En fait, il y a quelques années, je pensais qu’il n’y avait honnêtement aucune chance que le dérapage climatique ne se produise pas, ce qui amène forcément aussi à la passivité. Le confinement du Covid avait fait baisser les émissions annuelles d’environ 6 %, c’est-à-dire l’ordre de grandeur de ce qu’il faudrait faire chaque année (de manière cumulée). C’est pour ça que j’ai fait cette analyse, parce que je voulais savoir s’il y avait au moins une porte de sortie. Une baisse ou une stagnation des émissions annuelles ne veut pas du tout dire que les objectifs vont s’atteindre tout seuls ; cela va dépendre de la vitesse de baisse. Et puis il y a aussi les autres limites planétaires…
Par contre je ne suis pas d’accord: oui, le développement technique ne dépend pas entièrement de nous, dans le sens où on ne choisit pas la forme de « l’arbre technologique » ni ce qui est possible aujourd’hui, mais d’un autre côté on ne peut pas dire que ce n’est pas causé par des décisions prises par les sociétés humaines. Le progrès technique ne tombe pas du ciel : ce sont des gouvernements qui choisissent quels projets financer, des scientifiques qui choisissent quels problèmes ils veulent résoudre, des consommateurs qui choisissent ce qu’ils soutiennent, etc.

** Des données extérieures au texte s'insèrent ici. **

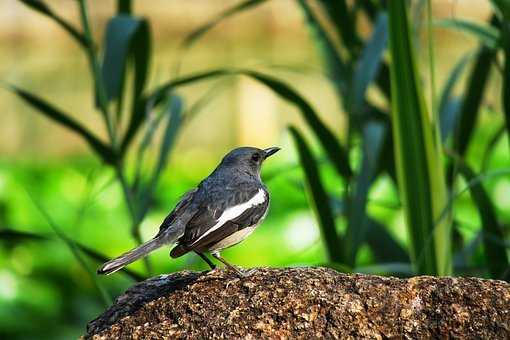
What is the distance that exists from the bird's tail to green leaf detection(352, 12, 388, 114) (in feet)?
3.31

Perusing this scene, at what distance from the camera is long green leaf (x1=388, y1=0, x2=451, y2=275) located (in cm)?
371

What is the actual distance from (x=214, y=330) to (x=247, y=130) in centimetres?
749

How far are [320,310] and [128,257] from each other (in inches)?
22.4

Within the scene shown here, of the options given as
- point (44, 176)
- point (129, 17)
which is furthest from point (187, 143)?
point (129, 17)

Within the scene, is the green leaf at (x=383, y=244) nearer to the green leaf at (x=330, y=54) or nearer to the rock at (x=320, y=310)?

Je trouve ça bien que des ingénieurs, des chercheurs, des techniciens puissent, par leurs choix, se dire qu’ils contribuent à l’environnement plutôt que de voir ça uniquement négativement.



Je pense qu’il va y avoir un plateau, puis les émissions vont baisser. Dans quelques années, je vais pouvoir mesurer la vitesse de la baisse et l’impact sur les ppm (concentration de CO2 dans l’atmosphère) ; en tout cas, il y a quand même des signes positifs.